Monday, November 1, 2010

Class notes for sale?

NoteUtopia seeks to become a marketplace for class notes taken by students; it offers to buy your class notes, or sell you someone else's. Not everyone thinks this is a great idea: they have been told to cease and desist.

"NoteUtopia, a startup company for college students founded by a young Sacramento State graduate, has been ordered to "cease and desist" by the CSU chancellor's office, which said the company is violating state education codes that prohibit students from selling their class notes.
"The 10-year-old law that prompted the ban is so obscure that it caught NoteUtopia's founder, campus officials and Internet law experts by surprise.

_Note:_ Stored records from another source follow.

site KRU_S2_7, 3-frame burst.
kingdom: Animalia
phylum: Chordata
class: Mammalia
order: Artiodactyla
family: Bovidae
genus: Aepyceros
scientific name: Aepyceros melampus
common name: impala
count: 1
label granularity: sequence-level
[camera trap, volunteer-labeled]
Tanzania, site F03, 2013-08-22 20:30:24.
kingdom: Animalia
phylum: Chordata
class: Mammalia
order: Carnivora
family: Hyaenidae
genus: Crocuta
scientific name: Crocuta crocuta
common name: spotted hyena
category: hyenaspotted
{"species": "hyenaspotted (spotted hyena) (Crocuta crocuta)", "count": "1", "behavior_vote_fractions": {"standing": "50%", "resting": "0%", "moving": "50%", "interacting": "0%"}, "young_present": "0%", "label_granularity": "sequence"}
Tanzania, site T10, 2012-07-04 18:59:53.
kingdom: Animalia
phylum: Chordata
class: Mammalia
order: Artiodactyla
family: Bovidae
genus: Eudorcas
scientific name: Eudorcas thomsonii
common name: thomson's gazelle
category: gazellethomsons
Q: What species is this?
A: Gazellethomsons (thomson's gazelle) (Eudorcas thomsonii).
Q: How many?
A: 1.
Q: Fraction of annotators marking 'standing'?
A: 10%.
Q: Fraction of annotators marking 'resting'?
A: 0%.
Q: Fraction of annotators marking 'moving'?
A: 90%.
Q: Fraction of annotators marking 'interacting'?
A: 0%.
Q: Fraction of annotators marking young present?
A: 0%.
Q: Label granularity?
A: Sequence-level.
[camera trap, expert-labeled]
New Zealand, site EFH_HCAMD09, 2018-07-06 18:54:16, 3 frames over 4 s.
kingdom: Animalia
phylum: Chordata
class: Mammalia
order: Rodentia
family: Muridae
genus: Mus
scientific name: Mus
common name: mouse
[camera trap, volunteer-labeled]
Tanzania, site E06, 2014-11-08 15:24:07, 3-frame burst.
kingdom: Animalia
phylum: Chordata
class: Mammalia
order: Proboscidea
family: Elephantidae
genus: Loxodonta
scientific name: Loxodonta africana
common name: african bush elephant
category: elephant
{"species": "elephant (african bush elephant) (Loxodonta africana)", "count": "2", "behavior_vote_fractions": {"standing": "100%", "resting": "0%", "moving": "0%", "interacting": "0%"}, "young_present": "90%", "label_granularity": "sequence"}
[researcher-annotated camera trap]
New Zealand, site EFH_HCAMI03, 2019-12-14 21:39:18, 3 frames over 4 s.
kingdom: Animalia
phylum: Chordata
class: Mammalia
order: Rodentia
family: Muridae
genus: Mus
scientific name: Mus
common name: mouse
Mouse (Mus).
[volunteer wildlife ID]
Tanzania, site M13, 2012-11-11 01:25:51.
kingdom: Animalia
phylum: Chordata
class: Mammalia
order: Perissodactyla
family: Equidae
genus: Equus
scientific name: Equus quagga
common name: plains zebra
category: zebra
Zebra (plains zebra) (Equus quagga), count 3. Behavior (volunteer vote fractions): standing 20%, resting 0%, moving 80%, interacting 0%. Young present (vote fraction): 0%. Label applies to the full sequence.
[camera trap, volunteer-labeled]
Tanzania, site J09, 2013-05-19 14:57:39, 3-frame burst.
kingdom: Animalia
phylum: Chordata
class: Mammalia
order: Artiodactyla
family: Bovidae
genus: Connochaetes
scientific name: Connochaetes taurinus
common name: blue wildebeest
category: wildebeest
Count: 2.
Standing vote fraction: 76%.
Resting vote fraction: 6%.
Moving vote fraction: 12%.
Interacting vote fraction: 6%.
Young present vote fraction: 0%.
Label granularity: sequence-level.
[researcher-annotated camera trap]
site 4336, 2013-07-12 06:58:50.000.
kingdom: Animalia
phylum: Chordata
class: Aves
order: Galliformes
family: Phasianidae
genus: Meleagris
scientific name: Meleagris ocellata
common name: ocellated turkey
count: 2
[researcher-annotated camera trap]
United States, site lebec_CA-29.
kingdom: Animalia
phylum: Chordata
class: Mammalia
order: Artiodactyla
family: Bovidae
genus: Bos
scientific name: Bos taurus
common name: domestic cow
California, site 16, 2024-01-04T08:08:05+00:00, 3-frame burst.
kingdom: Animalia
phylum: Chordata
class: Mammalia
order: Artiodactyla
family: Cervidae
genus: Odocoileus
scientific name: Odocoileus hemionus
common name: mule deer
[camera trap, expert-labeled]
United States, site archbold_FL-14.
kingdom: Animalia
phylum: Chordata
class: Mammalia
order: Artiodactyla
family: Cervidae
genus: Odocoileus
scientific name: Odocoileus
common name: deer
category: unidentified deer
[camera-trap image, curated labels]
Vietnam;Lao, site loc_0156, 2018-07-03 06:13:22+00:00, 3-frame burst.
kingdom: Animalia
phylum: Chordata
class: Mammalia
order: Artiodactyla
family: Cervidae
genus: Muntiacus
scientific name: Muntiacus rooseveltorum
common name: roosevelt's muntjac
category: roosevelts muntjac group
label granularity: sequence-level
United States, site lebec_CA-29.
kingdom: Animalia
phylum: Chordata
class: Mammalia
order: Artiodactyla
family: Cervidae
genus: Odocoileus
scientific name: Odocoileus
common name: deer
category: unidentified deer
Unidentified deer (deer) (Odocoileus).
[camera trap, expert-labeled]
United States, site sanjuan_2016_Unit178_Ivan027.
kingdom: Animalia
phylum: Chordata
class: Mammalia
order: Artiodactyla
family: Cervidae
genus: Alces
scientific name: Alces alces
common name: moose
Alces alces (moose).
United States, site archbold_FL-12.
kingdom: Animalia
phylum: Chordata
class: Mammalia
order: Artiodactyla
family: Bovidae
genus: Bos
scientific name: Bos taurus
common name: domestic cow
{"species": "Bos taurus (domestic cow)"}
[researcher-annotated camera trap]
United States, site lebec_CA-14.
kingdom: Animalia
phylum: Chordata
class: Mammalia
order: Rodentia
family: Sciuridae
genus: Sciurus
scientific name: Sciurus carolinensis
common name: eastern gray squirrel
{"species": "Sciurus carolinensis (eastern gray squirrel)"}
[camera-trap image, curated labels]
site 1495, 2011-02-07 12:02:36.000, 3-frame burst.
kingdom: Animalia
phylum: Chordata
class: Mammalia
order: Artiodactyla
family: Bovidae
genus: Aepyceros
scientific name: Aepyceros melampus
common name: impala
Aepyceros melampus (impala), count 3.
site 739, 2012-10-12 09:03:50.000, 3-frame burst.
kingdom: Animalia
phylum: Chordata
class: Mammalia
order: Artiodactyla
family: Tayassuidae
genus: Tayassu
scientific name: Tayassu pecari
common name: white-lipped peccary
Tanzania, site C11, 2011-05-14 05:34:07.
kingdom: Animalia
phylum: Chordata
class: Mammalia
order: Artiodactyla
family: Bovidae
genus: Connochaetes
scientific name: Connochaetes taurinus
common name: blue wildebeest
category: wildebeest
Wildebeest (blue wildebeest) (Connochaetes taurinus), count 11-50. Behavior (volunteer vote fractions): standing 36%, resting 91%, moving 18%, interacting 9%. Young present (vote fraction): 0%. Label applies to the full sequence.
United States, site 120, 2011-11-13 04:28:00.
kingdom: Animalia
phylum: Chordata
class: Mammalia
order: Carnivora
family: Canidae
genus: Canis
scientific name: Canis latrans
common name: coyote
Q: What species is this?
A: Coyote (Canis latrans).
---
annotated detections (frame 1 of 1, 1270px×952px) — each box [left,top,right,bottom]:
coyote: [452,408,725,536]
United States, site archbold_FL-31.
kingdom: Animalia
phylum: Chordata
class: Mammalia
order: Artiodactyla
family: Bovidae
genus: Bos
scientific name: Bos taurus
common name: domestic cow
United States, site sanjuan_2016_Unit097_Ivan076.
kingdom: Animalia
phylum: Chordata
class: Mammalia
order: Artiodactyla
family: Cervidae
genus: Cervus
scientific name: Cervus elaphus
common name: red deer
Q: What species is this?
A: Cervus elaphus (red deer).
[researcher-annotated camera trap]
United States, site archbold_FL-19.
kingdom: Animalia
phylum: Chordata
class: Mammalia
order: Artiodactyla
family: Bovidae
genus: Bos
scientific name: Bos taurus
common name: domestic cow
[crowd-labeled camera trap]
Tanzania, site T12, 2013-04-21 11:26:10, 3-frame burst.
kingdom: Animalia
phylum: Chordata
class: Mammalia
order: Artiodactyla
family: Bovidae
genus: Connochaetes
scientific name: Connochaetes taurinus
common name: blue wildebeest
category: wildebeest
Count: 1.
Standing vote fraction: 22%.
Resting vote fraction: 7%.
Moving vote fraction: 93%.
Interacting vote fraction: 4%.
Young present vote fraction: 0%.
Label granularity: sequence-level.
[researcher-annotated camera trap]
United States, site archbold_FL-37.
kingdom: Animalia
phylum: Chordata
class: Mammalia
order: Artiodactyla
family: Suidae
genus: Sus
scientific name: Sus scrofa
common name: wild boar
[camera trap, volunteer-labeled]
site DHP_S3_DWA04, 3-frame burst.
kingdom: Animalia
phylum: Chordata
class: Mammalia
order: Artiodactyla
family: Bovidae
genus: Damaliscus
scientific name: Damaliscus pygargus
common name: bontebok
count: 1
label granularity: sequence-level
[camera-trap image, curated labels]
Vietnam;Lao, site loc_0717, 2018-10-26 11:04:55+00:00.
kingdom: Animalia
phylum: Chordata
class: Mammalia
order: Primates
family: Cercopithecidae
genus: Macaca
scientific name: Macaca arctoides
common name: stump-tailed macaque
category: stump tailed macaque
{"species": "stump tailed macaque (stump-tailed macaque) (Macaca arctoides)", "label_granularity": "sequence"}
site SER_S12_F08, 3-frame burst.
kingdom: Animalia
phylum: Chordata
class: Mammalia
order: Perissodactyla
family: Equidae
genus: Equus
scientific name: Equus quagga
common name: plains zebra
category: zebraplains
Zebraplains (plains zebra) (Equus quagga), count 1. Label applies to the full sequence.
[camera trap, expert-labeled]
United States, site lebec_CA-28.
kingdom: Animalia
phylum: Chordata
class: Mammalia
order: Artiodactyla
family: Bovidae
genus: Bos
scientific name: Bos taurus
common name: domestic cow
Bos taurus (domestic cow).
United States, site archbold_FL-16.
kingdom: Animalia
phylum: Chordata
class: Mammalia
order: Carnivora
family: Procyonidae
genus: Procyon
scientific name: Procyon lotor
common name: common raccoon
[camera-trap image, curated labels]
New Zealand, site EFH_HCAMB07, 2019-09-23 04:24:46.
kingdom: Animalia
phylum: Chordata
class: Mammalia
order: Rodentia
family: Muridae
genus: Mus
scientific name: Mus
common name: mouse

"Eric Goldman,director of the High-Tech Law Institute at Santa Clara University Law School and a professor of Internet law, said "many people had no idea it's on the books."

"But while the law may be a sleeper, the issue of what students can do with material taken from class lectures "comes up with some regularity," Goldman noted. It's at the heart of an academic and legal debate on intellectual property rights involving how classroom content is shared among students."

The editorial page editors at the Harvard Crimson approve of the ban on selling notes:

Not For Sale Universities alone should decide when to distribute lecture material By THE CRIMSON STAFF

"Recently, California State University prohibited students from buying and selling lecture notes online in light of NoteUtopia, a new website created for this purpose. Their decision is the correct one. The practice of trading class notes does not reflect the purpose of education and should be discouraged. Although proponents of this activity claim that the ban violates free speech, they should acknowledge it is entirely within an institution’s remit to control the distribution of lecture material as it sees fit."